Growth—building new infrastructure, new homes, new businesses—is not sufficient to improve a local economy or indeed, the United States economy as a whole. We need productive growth in order to achieve true prosperity. Our investments must pay for themselves and add to our communal wealth. We’re talking real concrete return on investment, not just social benefit or “time savings” (which is so often used to justify road construction and expansion projects). There’s nothing wrong with counting social benefits, but those don’t pay the bills. An infrastructure project that has no long-term plan to cover its costs is doomed to fail.

But perhaps the biggest macroeconomics mistake that is costing our cities dearly is the fact that infrastructure investments are not something we can walk away from. While the federal government can sponsor a project, hold a ribbon cutting, then move on to the next project, cities can’t do that. Our cities are stuck with the consequences of these decisions for decades. That dangerously wide road funded through federal dollars will make life unsafe, even fatal, for the people in the surrounding neighborhood. That big box store with frontage roads and turn lanes that were created through federal money will leave a vacant hole that contributes nothing to its town in a decade or two, with acres of public infrastructure suddenly serving no purpose.

It's Time to Invest in Something Different

Rather than spending billions of dollars on large infrastructure projects, we should be focusing our investments in the most high-returning areas of our town: the poorest neighborhoods.
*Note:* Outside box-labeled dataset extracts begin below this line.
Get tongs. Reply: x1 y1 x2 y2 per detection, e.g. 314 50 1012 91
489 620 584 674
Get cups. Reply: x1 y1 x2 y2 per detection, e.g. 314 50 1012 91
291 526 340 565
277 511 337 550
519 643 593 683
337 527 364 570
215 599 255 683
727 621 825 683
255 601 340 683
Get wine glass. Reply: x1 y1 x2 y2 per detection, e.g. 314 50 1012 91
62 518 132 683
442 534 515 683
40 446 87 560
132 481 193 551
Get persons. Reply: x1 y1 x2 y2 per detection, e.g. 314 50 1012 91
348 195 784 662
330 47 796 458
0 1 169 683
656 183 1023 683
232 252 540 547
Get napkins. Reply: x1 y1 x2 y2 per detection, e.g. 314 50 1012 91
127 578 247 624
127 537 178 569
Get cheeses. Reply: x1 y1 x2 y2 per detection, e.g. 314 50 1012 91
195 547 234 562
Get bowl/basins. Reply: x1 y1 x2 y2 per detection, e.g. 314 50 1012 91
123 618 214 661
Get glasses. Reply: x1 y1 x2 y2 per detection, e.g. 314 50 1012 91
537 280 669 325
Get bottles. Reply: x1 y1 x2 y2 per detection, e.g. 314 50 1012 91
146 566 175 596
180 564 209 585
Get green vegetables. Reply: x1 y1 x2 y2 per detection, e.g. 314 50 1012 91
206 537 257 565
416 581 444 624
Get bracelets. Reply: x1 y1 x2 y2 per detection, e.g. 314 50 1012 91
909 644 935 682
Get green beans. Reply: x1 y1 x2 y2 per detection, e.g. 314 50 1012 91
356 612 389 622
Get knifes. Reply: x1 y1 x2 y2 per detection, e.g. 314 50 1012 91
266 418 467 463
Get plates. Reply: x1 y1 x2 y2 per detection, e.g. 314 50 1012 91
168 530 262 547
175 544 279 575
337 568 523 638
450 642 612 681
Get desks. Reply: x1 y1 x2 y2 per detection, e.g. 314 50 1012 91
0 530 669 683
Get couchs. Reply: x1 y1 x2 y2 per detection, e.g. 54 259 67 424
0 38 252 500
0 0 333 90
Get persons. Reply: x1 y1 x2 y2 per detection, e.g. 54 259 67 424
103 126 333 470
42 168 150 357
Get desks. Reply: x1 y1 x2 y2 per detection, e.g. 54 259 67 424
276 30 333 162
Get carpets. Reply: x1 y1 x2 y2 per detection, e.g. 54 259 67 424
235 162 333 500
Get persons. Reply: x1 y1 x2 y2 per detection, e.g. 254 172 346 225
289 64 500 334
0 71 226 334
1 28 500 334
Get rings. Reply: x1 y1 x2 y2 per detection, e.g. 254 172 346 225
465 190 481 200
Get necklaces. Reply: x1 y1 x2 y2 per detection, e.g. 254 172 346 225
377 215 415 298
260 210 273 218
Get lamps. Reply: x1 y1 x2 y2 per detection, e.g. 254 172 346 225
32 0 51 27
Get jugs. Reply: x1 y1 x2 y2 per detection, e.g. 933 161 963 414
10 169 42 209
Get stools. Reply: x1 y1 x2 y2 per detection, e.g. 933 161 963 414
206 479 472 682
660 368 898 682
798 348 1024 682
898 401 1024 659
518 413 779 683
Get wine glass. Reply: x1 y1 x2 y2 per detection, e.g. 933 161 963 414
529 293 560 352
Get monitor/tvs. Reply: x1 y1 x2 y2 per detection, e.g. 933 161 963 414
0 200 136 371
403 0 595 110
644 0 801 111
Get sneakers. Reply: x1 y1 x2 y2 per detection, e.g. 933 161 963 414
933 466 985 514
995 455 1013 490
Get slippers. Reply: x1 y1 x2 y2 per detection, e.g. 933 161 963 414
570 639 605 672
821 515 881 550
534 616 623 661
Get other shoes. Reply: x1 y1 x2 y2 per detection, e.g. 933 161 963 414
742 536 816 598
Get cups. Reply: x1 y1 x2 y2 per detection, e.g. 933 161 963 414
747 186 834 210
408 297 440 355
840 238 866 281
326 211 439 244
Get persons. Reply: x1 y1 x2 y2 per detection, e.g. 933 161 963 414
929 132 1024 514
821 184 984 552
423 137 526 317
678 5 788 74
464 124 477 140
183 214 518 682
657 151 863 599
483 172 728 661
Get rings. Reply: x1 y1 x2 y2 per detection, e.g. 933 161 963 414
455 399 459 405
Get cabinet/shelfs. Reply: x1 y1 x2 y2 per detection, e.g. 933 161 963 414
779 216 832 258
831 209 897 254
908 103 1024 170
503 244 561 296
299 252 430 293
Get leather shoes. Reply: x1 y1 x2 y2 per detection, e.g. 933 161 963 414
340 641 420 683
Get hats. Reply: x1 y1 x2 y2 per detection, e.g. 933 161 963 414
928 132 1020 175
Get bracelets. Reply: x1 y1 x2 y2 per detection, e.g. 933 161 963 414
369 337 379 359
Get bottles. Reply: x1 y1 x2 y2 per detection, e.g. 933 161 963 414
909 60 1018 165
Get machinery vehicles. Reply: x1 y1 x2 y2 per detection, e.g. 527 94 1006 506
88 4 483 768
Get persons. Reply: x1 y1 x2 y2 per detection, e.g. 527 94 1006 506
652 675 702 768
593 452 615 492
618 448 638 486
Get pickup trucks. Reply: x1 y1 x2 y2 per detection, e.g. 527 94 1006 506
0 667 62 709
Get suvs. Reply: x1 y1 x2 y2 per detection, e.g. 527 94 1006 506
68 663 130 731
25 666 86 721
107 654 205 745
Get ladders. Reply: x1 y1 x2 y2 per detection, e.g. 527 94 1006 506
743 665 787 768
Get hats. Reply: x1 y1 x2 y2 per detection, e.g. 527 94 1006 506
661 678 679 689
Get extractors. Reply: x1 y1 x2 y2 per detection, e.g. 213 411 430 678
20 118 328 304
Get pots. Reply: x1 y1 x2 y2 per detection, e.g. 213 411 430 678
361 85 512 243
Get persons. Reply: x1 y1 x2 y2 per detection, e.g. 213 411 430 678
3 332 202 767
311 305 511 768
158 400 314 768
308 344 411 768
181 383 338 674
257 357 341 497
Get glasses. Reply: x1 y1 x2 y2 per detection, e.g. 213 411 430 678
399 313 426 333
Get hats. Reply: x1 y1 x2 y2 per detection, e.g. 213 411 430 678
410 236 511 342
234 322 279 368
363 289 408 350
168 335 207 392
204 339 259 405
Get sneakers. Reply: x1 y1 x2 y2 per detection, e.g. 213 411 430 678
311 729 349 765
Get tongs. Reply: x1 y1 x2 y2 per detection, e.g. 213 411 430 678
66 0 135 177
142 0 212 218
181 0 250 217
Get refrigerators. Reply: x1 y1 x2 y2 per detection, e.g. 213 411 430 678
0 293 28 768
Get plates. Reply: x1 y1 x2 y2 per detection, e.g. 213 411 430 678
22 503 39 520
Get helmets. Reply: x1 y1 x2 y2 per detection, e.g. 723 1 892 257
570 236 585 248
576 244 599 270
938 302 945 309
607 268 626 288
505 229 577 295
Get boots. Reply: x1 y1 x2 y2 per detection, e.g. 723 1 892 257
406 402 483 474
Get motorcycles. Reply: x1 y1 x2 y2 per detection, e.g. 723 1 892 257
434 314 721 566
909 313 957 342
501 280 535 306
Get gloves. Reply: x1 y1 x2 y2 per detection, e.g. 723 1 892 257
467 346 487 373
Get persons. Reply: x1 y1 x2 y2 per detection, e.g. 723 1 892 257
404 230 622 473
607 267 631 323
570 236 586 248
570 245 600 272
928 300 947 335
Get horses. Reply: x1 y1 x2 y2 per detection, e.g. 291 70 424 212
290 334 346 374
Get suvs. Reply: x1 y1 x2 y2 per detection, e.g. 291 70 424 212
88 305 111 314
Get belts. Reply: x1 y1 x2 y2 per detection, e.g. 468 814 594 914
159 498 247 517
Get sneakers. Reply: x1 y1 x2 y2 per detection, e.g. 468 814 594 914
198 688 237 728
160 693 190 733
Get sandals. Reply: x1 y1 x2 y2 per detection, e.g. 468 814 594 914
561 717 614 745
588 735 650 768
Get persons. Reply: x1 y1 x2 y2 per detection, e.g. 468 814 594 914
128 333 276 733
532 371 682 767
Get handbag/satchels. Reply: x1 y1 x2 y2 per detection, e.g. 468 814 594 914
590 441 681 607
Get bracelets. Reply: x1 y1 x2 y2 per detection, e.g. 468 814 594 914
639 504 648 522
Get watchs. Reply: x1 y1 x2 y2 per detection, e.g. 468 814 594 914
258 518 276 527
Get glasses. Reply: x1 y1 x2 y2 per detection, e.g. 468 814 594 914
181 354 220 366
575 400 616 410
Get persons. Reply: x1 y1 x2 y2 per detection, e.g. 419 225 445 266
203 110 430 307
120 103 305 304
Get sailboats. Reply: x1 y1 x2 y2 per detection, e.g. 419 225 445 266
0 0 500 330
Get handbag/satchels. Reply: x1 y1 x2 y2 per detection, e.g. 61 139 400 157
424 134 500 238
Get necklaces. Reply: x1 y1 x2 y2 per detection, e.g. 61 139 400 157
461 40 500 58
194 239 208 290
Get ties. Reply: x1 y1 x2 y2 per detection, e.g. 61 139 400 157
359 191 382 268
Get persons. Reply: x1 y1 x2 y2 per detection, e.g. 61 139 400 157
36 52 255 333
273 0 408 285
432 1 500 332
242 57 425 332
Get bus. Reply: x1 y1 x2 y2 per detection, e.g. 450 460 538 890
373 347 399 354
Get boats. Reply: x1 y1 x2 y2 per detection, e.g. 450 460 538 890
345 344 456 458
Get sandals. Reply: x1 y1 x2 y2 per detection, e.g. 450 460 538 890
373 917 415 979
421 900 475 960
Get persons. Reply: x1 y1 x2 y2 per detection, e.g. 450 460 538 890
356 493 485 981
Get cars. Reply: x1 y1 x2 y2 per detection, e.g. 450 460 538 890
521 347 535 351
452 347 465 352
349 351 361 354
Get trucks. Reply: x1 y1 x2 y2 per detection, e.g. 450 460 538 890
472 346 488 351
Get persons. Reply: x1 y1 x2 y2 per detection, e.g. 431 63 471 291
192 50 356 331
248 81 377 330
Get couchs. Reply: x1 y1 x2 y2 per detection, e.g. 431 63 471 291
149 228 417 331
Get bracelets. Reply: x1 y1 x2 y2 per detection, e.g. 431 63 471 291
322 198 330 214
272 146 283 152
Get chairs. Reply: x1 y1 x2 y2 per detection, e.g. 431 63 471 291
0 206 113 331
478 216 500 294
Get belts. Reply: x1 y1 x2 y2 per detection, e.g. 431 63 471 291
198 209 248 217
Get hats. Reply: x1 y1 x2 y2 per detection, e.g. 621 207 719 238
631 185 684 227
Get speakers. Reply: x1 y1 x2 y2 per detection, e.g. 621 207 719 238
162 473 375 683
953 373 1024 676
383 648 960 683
It might be counter-intuitive but take a look at this map of tax value per acre, created in partnership with Urban3. Green equals profit and red equals loss. The higher the block goes, the larger the amount of profit/loss. 

Source: Urban3

This is Lafayette, LA but this map looks like most towns in America. Strong Towns president, Chuck Marohn, described this phenomenon in January 2017:

 The poor neighborhoods are profitable while the affluent neighborhoods are not. Throughout the poor neighborhoods, the city is, today, bringing in more revenue than they will spend to maintain the neighborhood, and that's assuming they actually invest the money to maintain the neighborhood (which they have not been doing). If they fail to maintain the neighborhood, the profit margins will be even higher.

This might strike some of you as surprising, yet it is important to understand that it is a consistent feature we see revealed in city after city after city all over North America. Poor neighborhoods subsidize the affluent; it is a ubiquitous condition of the American development pattern.

In a presentation at the 2017 Strong Towns Summit, Jason Roberts, co-founder of the Better Block organization discusses high returning, small-scale investments you can make in your city.

Chuck continues with examples of some of the affordable, small-scale investments we could make if we wanted to boost the returns in these neighborhoods:

We're talking about things like putting in street trees, painting crosswalks, patching sidewalks, and making changes to zoning regulations to provide more flexibility for neighborhood businesses, accessory apartments and parking. If we try some things and they don't work, we don't lose much because they don't cost much. We learn from our small failures and try something else.

We’ve shared some other great examples of these types of small-scale investments whose values are being tested and proven across the nation in places like Memphis, TN, Oswego, NY, and Pittsburgh, PA. Low-cost investments in the neighborhoods that need them the most? Seems like a no-brainer.

Wrap-Up

So, to summarize:

  1. Don’t shell out billions in federal infrastructure money. It will just sink our cities into debt with additional maintenance liabilities we can’t afford to take on.
  2. Instead, make small investments in the highest-returning areas—the poor, neglected neighborhoods of our cities.

Federal infrastructure spending is a huge, expensive gamble that we already know doesn’t pay off. Strong Towns' proposal for a path forward is cheap, and it offers high upside potential with low downside potential. The choice should be clear.